When you build a tower, you have to add the card to the correct theme (so sand towers only on sand etc), and the number must always be smaller than the previously placed tower card (so a 13 cannot be placed on top of a 10 but it can be placed on a 15). You are allowed once per turn (when you successfully bid and win) to discard the top of one of your towers to allow you to build a higher number (so disposing of a 5 so you can build the 6 instead, etc).

This comes at a cost though as you score negative points for each discarded card and the penalty grows exponentially worse the more cards you discard. You can never discard a tower topper (the number 0) but you also would never want to anyway.

There are two special numbers in the game which are 8 and 9. The 8 cards must always be placed in the correct location (i.e. after a higher number) but they then reset the tower enabling you to build any number on top of an 8. The number 9 can be placed anywhere in your tower (except after a 0) after which the numbers must descend again.

Living In The Penthouse

Any cards not taken get placed in a discard pile and once the deck runs out you play through the shuffled discarded cards once more. At the end of the game, you will score 1 point for each card in each tower (scoring 2 for any tower with a topper on it), and then score 1 point per card in your tallest tower. Points are then deducted for your discarded cards and the player with the most points wins.

Final  Thoughts

5 Towers is a great game that somehow works at all player counts which is very unusual for a bidding game. When I purchased this, I assumed it would be a game I would prefer to play with three or four other people but I have found myself playing this with just one other player more than anything else. Because everything is known information, from the tower cards people have built to the number of cards they have discarded, you can really push your opponent to have to outbid you for cards they really don’t want so they can get the cards they do.

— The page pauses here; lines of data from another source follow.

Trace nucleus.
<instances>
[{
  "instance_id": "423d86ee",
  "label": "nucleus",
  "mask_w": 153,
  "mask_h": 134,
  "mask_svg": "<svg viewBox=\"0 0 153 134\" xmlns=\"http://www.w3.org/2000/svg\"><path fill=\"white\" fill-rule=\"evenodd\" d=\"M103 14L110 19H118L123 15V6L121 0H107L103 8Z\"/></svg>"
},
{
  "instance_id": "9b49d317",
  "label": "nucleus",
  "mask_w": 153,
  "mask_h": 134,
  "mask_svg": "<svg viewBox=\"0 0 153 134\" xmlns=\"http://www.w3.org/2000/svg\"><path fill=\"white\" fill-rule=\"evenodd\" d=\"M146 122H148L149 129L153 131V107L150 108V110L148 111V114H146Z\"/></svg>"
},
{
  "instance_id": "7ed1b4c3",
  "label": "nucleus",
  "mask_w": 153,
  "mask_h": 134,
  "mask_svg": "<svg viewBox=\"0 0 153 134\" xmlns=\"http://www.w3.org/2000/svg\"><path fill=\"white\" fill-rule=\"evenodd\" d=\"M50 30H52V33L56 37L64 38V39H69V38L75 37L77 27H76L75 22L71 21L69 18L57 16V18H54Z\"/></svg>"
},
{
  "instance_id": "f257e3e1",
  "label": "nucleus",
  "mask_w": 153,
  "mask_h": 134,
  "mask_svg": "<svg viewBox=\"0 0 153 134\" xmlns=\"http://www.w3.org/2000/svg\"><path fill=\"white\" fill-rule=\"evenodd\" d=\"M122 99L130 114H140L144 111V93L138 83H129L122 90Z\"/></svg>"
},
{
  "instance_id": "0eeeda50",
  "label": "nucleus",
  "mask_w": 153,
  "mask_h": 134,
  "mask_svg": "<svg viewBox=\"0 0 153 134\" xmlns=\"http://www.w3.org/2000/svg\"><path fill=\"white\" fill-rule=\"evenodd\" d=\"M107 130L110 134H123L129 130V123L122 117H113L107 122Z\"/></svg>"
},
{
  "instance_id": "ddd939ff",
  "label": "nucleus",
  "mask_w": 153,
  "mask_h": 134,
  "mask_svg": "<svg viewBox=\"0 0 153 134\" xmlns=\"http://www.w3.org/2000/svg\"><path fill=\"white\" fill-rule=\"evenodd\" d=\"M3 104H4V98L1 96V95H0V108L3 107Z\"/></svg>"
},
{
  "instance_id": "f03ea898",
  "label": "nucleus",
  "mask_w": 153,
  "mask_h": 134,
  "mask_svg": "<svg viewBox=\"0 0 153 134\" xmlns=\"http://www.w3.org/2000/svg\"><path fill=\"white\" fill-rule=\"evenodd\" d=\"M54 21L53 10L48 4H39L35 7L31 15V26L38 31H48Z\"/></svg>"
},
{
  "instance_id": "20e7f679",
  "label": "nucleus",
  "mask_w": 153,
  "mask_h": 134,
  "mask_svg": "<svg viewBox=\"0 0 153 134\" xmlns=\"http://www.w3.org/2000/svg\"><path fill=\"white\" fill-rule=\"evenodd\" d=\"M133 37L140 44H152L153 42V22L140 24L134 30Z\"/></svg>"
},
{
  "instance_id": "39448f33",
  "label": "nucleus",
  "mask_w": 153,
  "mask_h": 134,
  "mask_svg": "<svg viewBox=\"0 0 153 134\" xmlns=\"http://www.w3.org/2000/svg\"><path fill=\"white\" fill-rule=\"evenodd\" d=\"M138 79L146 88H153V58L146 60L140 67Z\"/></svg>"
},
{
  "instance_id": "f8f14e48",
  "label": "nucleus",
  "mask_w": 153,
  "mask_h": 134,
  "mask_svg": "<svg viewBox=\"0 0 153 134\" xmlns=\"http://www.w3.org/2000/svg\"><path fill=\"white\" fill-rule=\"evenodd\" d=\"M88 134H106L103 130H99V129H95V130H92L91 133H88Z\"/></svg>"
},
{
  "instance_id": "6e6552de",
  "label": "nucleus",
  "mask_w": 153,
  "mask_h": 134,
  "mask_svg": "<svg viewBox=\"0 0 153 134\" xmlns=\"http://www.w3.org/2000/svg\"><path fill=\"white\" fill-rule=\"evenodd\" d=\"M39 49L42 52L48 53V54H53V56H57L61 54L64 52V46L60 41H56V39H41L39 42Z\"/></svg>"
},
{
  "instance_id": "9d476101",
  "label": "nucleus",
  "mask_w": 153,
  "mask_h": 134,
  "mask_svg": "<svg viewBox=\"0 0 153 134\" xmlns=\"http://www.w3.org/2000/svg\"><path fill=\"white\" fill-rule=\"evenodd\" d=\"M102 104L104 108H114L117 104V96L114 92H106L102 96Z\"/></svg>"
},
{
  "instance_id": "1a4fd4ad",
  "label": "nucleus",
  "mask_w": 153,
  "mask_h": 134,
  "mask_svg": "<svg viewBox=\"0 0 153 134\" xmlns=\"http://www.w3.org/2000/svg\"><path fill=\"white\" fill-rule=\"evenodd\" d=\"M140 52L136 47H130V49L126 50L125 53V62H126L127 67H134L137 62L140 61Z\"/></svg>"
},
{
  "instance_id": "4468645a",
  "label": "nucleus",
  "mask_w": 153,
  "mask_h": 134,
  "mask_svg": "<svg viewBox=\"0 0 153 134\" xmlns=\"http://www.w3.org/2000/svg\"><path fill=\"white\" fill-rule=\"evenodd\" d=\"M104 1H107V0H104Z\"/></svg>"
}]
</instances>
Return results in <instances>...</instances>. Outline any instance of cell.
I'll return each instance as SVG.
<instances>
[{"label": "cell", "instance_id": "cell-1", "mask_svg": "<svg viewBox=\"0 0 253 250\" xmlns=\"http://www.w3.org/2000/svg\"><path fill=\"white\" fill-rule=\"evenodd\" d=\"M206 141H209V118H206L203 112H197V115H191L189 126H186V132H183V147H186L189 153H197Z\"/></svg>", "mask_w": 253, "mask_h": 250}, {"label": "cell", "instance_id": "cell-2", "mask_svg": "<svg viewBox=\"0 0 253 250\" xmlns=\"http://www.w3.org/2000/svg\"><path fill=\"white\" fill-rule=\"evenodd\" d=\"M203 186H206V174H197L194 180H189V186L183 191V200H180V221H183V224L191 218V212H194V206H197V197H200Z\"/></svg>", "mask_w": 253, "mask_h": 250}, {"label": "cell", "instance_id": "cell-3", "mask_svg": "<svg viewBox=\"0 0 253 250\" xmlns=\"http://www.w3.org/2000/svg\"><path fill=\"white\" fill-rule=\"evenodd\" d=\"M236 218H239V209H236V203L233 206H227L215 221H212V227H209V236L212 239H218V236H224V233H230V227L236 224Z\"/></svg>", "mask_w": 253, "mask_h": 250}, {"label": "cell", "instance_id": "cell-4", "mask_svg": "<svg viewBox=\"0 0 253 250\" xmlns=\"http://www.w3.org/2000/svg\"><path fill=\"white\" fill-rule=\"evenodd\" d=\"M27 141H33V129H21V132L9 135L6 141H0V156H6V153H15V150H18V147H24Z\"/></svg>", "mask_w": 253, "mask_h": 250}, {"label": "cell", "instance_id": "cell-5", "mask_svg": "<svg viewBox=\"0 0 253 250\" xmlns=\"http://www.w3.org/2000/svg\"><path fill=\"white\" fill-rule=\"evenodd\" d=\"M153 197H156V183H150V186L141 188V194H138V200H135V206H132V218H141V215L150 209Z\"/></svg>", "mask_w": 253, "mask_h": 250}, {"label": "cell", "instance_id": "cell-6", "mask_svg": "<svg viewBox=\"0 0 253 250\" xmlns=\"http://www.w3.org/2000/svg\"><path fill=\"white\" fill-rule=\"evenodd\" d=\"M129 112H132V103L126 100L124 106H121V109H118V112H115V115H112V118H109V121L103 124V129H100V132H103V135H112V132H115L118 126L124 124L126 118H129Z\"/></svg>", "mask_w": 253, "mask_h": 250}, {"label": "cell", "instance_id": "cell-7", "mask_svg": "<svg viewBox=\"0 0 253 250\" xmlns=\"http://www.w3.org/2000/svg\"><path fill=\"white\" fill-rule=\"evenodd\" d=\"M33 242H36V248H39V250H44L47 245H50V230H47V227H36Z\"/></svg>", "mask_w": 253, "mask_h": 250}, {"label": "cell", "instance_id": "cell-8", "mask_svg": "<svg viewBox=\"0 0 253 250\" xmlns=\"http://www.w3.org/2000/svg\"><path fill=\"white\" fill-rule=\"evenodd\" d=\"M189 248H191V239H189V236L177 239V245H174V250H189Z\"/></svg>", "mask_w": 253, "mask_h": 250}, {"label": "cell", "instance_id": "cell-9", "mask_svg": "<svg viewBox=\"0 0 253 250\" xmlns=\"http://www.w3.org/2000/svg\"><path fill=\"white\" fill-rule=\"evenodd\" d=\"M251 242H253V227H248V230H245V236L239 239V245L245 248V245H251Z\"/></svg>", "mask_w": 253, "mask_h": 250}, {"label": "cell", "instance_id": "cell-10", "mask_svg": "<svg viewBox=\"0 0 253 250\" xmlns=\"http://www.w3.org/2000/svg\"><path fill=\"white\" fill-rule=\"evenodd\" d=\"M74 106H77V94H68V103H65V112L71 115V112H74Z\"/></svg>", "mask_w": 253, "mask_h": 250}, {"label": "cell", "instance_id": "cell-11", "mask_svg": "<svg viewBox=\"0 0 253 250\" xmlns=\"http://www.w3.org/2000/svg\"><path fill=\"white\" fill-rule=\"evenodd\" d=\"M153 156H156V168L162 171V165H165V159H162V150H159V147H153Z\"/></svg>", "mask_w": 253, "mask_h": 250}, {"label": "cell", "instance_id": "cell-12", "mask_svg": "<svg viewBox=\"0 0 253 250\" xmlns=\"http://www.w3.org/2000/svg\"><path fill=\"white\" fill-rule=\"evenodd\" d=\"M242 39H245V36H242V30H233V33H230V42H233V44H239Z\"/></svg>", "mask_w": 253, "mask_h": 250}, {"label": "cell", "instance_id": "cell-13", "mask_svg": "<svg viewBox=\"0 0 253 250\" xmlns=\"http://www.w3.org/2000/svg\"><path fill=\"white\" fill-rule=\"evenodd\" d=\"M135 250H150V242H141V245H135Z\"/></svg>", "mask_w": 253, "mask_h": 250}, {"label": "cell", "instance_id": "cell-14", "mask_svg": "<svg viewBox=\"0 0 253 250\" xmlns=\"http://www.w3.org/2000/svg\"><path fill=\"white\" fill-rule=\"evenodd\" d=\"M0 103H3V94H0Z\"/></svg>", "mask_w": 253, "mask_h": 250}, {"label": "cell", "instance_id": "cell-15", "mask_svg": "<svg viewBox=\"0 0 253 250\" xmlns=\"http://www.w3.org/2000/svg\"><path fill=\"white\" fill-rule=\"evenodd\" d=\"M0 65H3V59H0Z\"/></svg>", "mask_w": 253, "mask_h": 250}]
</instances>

The game moves a nice pace and will often be played two or three times in a row, quite often with new players playing cautiously on their first attempt and then throwing that to the wind for the second and third as they realise the importance of the tower topper cards.

The game doesn’t come with any variants or special modes and I am glad that it doesn’t as it is very clean and simple system that is easy to teach and immensely fun as it is.

I have found a few players struggle with the special 8 and 9 cards and although the tower drawings assist, it still seems to be a blind spot for some gamers. But this isn’t a criticism of the game rather just an observation.

I cannot recommend the game highly enough so go and get 5 Towers and then have fun time and time again.